Timon Gehr via Digitalmars-d
digitalmars-d at puremagic.com
Sat Sep 13 16:41:54 PDT 2014
On 09/13/2014 09:58 PM, Kagamin wrote:
> On Saturday, 13 September 2014 at 18:36:53 UTC, Timon Gehr wrote:
>> On 09/13/2014 07:48 PM, Kagamin wrote:
>>> On Saturday, 13 September 2014 at 16:51:09 UTC, Timon Gehr wrote:
>>>> s.bar((int* p){ ++*p; });
>>>
>>> Huh? inout is for functions, which don't modify their arguments.
>>
>> With Jakob's code working, this would not be warranted.
>
> Huh? See rationale in https://issues.dlang.org/show_bug.cgi?id=1961
> ...
All the examples there keep their non-modification guarantees.
Modifications to inout parameters are visible at the call site.

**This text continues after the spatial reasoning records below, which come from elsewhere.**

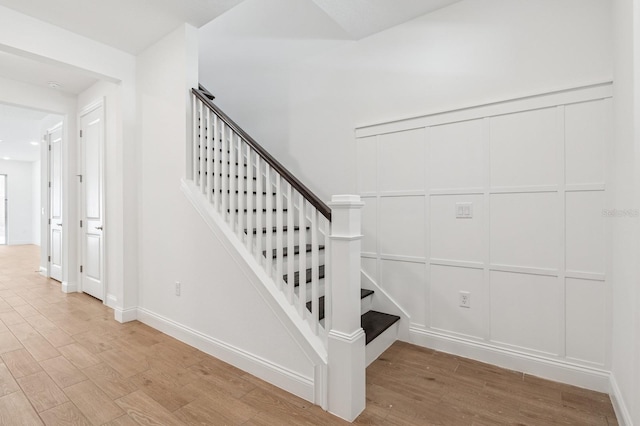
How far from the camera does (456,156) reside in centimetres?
239

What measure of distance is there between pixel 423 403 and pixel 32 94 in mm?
5337

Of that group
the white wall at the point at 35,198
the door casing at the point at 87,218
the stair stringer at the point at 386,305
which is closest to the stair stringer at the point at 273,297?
the stair stringer at the point at 386,305

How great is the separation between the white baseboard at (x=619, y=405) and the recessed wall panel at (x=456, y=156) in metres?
1.42

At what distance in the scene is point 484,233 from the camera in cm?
229

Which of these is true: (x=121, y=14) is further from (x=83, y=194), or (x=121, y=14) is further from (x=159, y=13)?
(x=83, y=194)

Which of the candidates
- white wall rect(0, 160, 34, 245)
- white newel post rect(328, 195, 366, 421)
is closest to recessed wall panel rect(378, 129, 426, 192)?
white newel post rect(328, 195, 366, 421)

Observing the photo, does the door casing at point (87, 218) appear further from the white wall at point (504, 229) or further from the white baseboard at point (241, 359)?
the white wall at point (504, 229)

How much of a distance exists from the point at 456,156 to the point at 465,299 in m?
1.13

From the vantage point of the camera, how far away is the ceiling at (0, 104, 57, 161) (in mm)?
4766

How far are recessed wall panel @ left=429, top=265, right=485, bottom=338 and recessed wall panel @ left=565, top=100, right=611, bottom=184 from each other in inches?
36.4

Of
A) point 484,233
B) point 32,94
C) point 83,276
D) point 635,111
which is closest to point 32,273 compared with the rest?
point 83,276

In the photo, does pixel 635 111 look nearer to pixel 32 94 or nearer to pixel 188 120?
pixel 188 120

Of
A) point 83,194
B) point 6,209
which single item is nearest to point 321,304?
point 83,194

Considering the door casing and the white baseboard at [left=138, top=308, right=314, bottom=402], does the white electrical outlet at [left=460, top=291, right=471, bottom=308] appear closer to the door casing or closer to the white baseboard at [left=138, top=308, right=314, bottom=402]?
the white baseboard at [left=138, top=308, right=314, bottom=402]
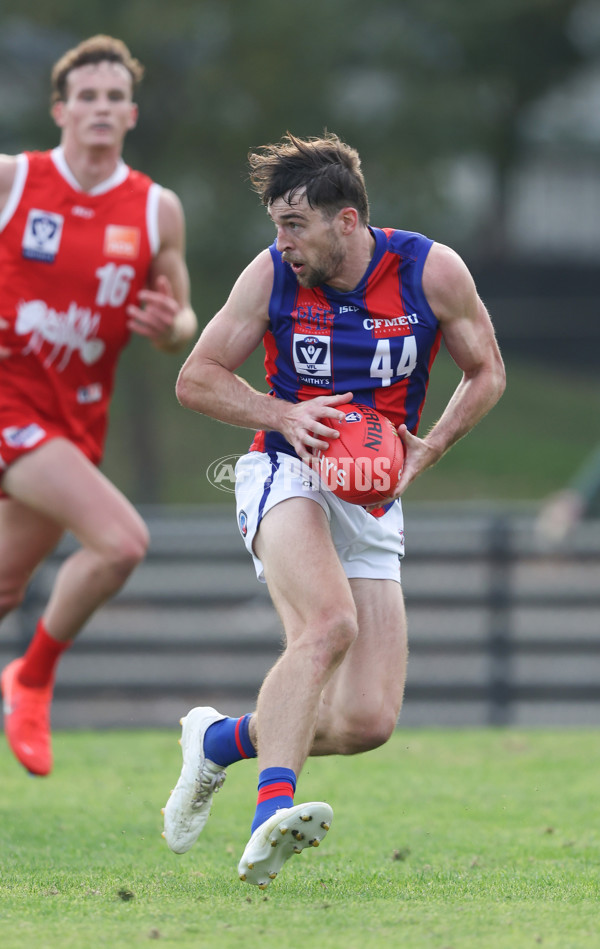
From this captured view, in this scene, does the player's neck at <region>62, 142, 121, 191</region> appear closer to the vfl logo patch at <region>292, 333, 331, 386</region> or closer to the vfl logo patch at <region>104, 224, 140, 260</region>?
the vfl logo patch at <region>104, 224, 140, 260</region>

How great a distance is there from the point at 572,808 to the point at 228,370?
116 inches

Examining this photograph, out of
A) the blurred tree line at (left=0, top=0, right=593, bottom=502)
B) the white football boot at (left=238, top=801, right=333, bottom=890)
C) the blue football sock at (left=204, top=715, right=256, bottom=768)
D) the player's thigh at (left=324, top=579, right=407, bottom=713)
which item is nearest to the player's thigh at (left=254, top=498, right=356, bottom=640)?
the player's thigh at (left=324, top=579, right=407, bottom=713)

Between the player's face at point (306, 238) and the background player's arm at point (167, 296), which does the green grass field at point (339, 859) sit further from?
the background player's arm at point (167, 296)

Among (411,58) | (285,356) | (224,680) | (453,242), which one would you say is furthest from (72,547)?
(453,242)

>> If inout should still guarantee non-modification in the future, then
>> nested inout functions will need to introduce their own inout context
>> (i.e. the inout qualifier of the nested function should be
>> incompatible with the inout qualifier of the enclosing function.) I
>> assume this is a major PITA to implement in DMD, and it also leads to
>> growing pains that are hard to counter without enhancing the syntax,
>> hence the current semantics.
>
> I think, it can be more or less simple without syntax enhancements, see
> the description of how it can be implemented.
>
Even without going into details, it is easy to appreciate the fact that
erasing type information while enforcing type safety invariably tends to
lead to pain some way down the road. E.g. the inout qualifier of the
enclosing function should still be fully compatible with _itself_ even
when data is accessed and modified from the nested function.